Ideally, you want about ninety pages.  A hundred is pushing it, but doable.  When you're past a hundred and twenty, you're either related to someone famous or working on a Tolkien adaptation.  Depending on what type of script you're writing, ninety pages can be anywhere from nine thousand to ninety thousand to nine million.

Every page has to count.  Not only are you trying to get across the purpose of the scene, you also have to do it in a clever way, or at the very least a way that will keep an audience (or a reader) focused on your film.  If you run a scene too long, you better have a damned good reason, because while you might be working out a powerful family dynamic that is telling and evocative, your audience might be working out how quickly they can go take a whiz before shit starts blowing up again.

My opening is about three pages, which is reeeaallly pushing it, in my opinion.  Not only is it prelude, it has to be a grabber; considering I'm doing a comedy, it's gotta be witty as well.  So three pages, three minutes for that opening scene?  Might be too much.  And if you think three minutes isn't that long, hold your breath for three minutes and get back to me.

You have to ask if those three minutes are worth the time spent on them.  You have to wonder if everything on those pages is important and relevant to the story.  And you have to realize you've left yourself with only eighty-seven pages to do everything else.  They add up quicker than you'd think.

And even as I say this, I have to turn around and tell you it doesn't matter that much, in the long run.  Go ahead and write a two hundred page script, if that's what you have in you.  Just understand if you want to actually see it made, you're going to be hacking away at that thing like a fat man at a barbecue.
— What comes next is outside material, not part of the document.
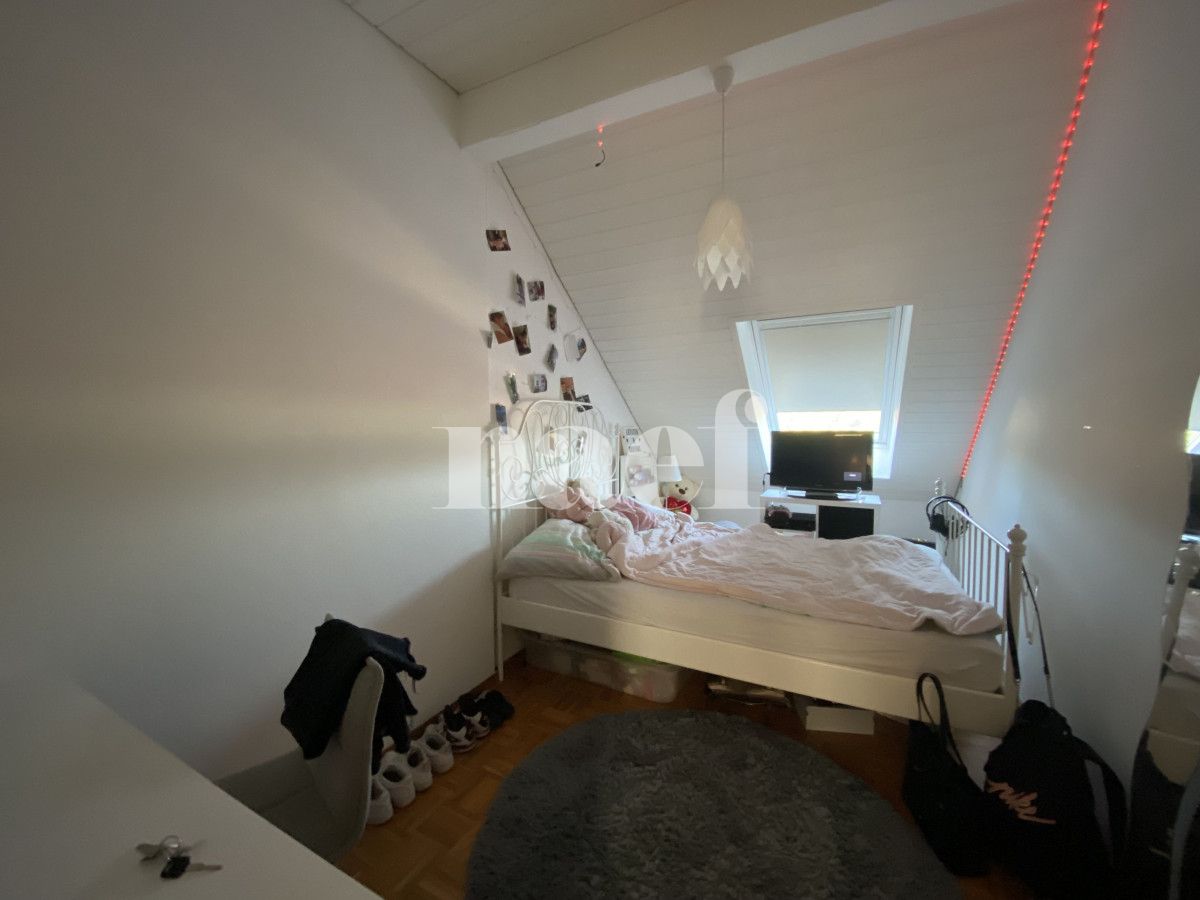 À louer : Appartement 3 Pieces Lucens - Ref : 201346.3002 | Naef Immobilier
Getting the first draft done?  That's the easy part.  Then comes the second draft ...

3 comments:

  1. The advantage of working alone is that you have all of the power to do with the script what you will. The disadvantage,is that the thing is your baby and you don't want to cut all that much out.

    ReplyDelete
  2. As a fellow writer, I can't help but agree that getting past that first draft is indeed rather like climbing a mountain...from the top of which you can see the rest of the work before you, the rest of the mountain range you've yet to traverse.